In keeping with the volatility of the times, returns on investment are hard to estimate, Casper noted. But planned just right – methodically, with consideration to each element – investors can make a profit off their fix-and-flip ventures.
“It is hard to suggest a certain ROI on the project as there are so many other factors to take into account,” Casper said. “These variables – such as the location, duration of the project as well as the extent of renovation – need to be factored in. Doing research and working with the right partners – including the right financing partner and contractors – can help mitigate some risks, and help ease unexpected outcomes.”
Given scarce construction amid an aging housing stock, multifamily investments figured prominently among transactions recently closed by Eastern Union – one of the nation’s largest commercial real estate finance firms.
A perennially popular investment, multifamily saw a noticeable uptick among the numerous transactions across 240 American cities in 32 states on which Eastern Union recently closed. The upward trend is not only spurred by a construction slowdown, but soaring values for existing homes that erode affordability for first-time homebuyers.
“Multifamily always take up a very large portion of the transactions that go on in the country,” Eastern Union CEO Abraham Bergman said in a recent interview with MPA. “There are a lot more people out there who are OK with renting an apartment. The new American Dream might be renting an apartment so you can move anytime you want.

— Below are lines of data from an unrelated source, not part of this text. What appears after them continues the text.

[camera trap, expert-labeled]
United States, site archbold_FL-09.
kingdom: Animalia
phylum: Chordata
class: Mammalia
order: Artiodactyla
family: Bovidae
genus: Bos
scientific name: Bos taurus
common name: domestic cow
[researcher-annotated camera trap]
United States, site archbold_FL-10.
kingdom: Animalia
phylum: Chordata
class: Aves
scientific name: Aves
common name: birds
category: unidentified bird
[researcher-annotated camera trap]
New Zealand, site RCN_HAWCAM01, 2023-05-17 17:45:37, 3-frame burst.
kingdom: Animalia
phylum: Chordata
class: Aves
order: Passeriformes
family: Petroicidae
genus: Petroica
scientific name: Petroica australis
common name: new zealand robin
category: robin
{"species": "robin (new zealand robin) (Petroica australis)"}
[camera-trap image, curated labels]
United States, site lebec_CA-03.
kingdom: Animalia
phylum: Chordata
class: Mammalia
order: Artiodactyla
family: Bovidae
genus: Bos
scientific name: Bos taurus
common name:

So, you’ve definitely seen a big demand for housing across the country.”
Among the most prominent multifamily deals at Eastern Union were a $70.9 million move for a multifamily property in Atlanta and a $54.7 million in financing for two single-family rental portfolios in Baltimore.
Short of traditional housing, an increasing number of investors zeroed in on mobile home parks as a viable alternative, Bergman said. One of the lender’s biggest such projects was a $12.77 million in financing deal for a mobile home site in Houston.
“We did see sort of an uptick in the unusual deal, not your absolutely typical deal happening,” the CEO noted. “In the last year or two, we’ve seen an uptick in self-storage; we’ve seen an uptick in mobile home parks; we’ve seen an uptick in industrial, which is obviously a product of online shopping.
“It’s interesting that you do see more transactions coming along the way – even substantially sized transactions – that fall under maybe some of the more specialty-type products. We have definitely seen an increase in value in those areas.”